#### Exercise materials
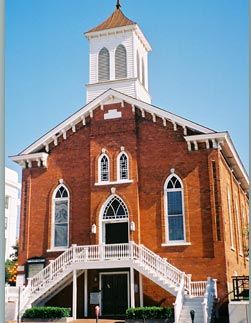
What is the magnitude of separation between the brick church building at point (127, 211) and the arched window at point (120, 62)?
0.72m

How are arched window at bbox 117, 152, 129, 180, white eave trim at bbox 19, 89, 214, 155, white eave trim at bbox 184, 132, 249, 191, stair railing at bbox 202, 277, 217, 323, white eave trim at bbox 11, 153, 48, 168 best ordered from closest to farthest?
stair railing at bbox 202, 277, 217, 323 → white eave trim at bbox 184, 132, 249, 191 → arched window at bbox 117, 152, 129, 180 → white eave trim at bbox 19, 89, 214, 155 → white eave trim at bbox 11, 153, 48, 168

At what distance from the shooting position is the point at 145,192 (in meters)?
14.3

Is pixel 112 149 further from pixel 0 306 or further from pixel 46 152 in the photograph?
pixel 0 306

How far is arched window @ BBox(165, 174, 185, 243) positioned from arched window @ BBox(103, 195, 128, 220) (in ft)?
4.03

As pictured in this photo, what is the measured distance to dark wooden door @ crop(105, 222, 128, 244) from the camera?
47.5 feet

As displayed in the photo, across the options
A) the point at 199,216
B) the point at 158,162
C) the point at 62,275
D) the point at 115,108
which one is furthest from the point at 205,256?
the point at 115,108

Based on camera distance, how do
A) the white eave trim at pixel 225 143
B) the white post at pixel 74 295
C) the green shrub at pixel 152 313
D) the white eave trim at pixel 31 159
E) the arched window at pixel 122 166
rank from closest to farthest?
the green shrub at pixel 152 313 < the white post at pixel 74 295 < the white eave trim at pixel 225 143 < the arched window at pixel 122 166 < the white eave trim at pixel 31 159

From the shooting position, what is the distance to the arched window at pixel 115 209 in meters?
14.5

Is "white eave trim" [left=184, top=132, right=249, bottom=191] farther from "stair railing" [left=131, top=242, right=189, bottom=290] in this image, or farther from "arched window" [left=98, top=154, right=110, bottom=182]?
"stair railing" [left=131, top=242, right=189, bottom=290]

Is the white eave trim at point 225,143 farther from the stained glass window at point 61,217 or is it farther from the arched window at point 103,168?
the stained glass window at point 61,217

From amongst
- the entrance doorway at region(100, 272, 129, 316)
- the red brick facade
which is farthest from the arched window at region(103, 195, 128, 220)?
the entrance doorway at region(100, 272, 129, 316)

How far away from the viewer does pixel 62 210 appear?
1498cm

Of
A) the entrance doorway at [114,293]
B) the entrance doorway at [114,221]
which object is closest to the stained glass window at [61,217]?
the entrance doorway at [114,221]

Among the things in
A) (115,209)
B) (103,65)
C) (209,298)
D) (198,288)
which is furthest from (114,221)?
(103,65)
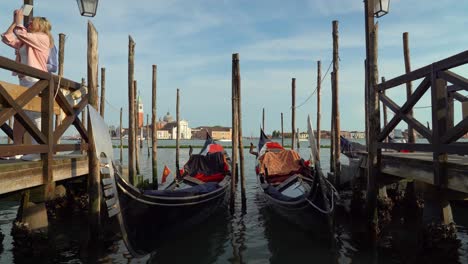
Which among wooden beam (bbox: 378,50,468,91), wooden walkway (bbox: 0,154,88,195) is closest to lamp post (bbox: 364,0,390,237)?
wooden beam (bbox: 378,50,468,91)

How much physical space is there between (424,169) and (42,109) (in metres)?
4.43

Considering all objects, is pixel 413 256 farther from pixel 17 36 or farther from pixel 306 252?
pixel 17 36

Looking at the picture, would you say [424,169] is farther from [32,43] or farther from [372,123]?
[32,43]

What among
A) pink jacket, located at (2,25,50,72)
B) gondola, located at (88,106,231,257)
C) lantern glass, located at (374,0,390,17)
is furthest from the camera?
lantern glass, located at (374,0,390,17)

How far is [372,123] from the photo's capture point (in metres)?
5.55

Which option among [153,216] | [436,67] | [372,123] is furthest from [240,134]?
[436,67]

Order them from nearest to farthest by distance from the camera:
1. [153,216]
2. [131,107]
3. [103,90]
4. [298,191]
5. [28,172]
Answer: [28,172]
[153,216]
[298,191]
[131,107]
[103,90]

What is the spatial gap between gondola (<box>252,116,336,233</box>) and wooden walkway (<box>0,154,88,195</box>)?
309 centimetres

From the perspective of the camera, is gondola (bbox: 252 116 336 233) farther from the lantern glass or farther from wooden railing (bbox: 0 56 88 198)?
wooden railing (bbox: 0 56 88 198)

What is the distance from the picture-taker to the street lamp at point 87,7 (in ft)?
15.1

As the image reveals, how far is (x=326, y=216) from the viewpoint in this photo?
4809mm

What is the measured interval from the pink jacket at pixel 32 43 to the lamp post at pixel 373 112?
179 inches

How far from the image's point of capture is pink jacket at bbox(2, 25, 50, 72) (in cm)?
400

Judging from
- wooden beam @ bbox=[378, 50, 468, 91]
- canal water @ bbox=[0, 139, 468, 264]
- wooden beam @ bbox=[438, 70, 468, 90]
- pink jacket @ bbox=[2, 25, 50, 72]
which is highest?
pink jacket @ bbox=[2, 25, 50, 72]
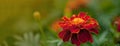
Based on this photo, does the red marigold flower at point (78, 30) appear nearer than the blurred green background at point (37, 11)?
Yes

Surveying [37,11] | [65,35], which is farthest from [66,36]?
[37,11]

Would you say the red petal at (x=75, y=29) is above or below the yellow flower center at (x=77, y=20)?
below

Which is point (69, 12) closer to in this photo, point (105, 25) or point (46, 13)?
point (105, 25)

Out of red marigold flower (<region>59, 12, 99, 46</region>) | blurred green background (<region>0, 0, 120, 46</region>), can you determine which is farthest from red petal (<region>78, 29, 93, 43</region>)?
blurred green background (<region>0, 0, 120, 46</region>)

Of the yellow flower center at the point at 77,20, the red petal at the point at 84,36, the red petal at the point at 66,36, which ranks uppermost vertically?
the yellow flower center at the point at 77,20

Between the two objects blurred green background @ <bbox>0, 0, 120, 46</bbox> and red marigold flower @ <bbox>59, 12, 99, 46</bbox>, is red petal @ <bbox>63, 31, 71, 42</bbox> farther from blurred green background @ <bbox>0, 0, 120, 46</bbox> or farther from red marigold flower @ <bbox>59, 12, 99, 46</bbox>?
blurred green background @ <bbox>0, 0, 120, 46</bbox>

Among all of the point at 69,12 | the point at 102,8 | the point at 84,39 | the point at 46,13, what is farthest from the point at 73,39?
the point at 46,13

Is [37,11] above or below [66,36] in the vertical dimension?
above

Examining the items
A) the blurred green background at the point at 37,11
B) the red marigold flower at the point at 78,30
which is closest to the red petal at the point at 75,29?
the red marigold flower at the point at 78,30

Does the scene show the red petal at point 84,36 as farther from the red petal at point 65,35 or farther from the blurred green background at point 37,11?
the blurred green background at point 37,11

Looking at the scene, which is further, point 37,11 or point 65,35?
point 37,11

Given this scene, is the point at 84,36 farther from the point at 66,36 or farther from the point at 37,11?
the point at 37,11
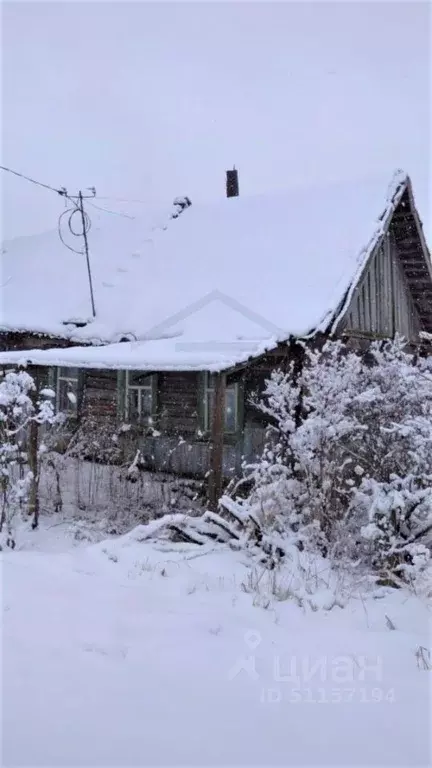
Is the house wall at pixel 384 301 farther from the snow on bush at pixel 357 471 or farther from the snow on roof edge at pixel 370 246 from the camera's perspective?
the snow on bush at pixel 357 471

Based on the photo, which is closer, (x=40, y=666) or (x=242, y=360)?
(x=40, y=666)

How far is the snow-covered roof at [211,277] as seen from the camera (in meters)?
10.4

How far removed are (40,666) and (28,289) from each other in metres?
14.2

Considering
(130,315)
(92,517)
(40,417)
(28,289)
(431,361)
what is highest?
(28,289)

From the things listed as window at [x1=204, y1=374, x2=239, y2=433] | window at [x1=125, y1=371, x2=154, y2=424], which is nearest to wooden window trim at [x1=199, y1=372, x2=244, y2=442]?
window at [x1=204, y1=374, x2=239, y2=433]

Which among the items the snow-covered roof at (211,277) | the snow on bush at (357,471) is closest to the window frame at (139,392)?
the snow-covered roof at (211,277)

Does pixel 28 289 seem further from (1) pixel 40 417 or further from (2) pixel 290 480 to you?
(2) pixel 290 480

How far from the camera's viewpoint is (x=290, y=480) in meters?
6.98

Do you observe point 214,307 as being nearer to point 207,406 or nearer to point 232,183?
point 207,406

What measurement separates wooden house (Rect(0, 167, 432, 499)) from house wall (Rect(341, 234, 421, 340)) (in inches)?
2.0

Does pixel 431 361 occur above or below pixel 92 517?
above


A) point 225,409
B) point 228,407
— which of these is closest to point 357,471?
point 225,409

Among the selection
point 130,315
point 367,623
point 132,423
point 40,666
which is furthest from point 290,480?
point 130,315

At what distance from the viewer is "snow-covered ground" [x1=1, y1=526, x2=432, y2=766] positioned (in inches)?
105
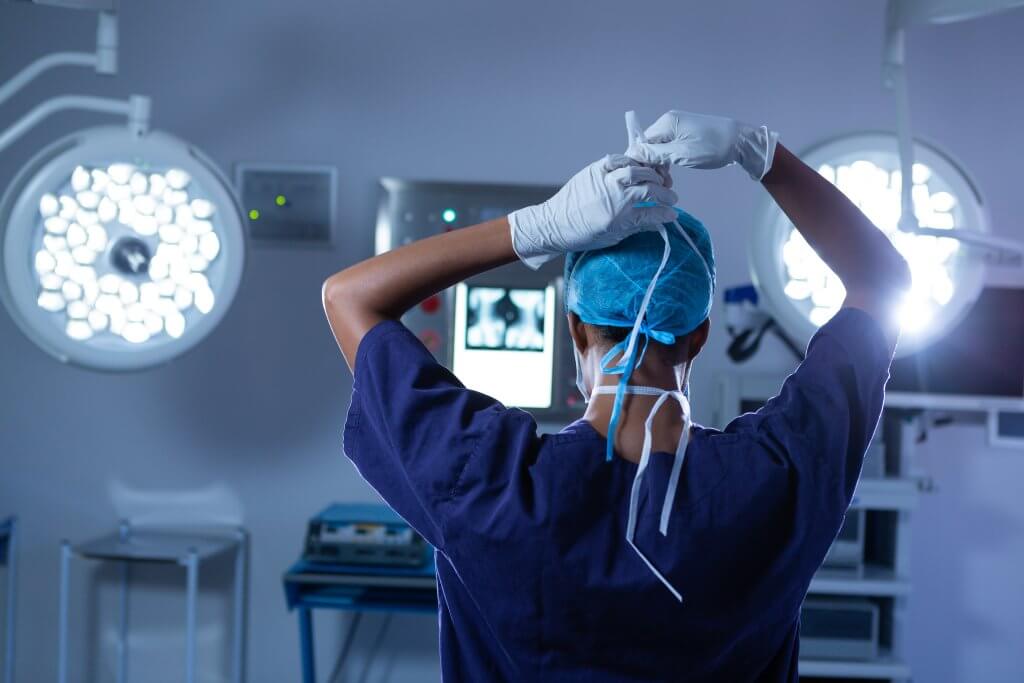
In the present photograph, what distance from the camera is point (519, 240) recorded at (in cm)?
94

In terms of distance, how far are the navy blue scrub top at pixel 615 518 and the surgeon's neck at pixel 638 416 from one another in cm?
2

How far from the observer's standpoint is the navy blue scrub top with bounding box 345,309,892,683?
2.86 ft

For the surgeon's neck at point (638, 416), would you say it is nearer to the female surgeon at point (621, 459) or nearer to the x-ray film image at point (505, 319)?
the female surgeon at point (621, 459)

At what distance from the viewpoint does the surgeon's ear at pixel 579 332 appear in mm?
1036

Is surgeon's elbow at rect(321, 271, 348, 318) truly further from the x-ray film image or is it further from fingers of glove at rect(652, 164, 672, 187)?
the x-ray film image

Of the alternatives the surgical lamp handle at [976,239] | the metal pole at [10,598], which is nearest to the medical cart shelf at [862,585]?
the surgical lamp handle at [976,239]

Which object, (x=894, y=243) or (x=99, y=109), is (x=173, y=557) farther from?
(x=894, y=243)

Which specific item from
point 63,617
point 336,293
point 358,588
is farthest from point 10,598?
point 336,293

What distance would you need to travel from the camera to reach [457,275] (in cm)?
95

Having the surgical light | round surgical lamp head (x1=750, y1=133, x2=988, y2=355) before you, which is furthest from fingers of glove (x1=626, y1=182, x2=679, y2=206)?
the surgical light

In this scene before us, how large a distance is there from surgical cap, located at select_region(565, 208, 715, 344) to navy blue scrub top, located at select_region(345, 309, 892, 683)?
12 cm

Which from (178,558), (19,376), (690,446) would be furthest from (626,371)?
(19,376)

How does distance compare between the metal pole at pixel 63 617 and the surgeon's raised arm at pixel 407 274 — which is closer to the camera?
the surgeon's raised arm at pixel 407 274

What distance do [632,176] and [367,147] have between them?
1890 mm
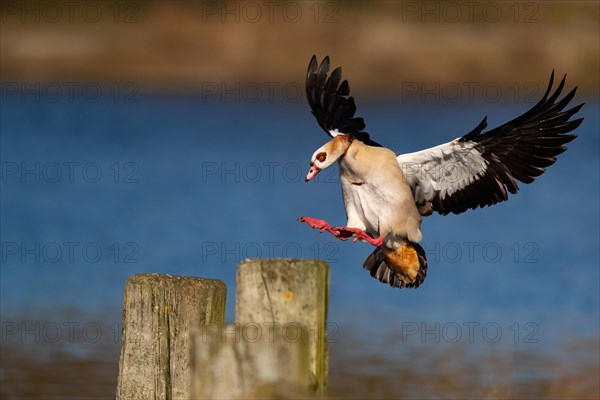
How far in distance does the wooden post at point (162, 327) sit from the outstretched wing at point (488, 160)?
3.19 m

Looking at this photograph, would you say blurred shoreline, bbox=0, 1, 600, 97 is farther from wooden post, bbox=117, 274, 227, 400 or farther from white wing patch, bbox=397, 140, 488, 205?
wooden post, bbox=117, 274, 227, 400

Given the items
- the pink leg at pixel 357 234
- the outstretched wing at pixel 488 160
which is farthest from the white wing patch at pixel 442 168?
the pink leg at pixel 357 234

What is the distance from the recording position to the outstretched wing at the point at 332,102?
881 cm

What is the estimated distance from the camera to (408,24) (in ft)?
123

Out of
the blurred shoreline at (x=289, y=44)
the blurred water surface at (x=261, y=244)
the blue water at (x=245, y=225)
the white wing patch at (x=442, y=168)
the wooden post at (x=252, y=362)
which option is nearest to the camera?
the wooden post at (x=252, y=362)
########
• **Task to carry out**
Write out only what runs from the line holding "Looking at this" through the last line of the records, exactly as shown.

• **Full answer**
Looking at this photograph, would you say blurred shoreline, bbox=0, 1, 600, 97 is farther from wooden post, bbox=117, 274, 227, 400 or farther from white wing patch, bbox=397, 140, 488, 205?
wooden post, bbox=117, 274, 227, 400

Given the items
- the pink leg at pixel 357 234
- the outstretched wing at pixel 488 160
which is farthest from the white wing patch at pixel 442 168?
the pink leg at pixel 357 234

What is the distance from the recording position to the outstretched wing at the point at 332,102?
881 cm

What is the estimated distance from the camera to (408,24) (in ft)?
123

Out of
the blurred shoreline at (x=289, y=44)
the blurred water surface at (x=261, y=244)
the blue water at (x=245, y=225)
the white wing patch at (x=442, y=168)
the wooden post at (x=252, y=362)
which option is nearest to the camera?
the wooden post at (x=252, y=362)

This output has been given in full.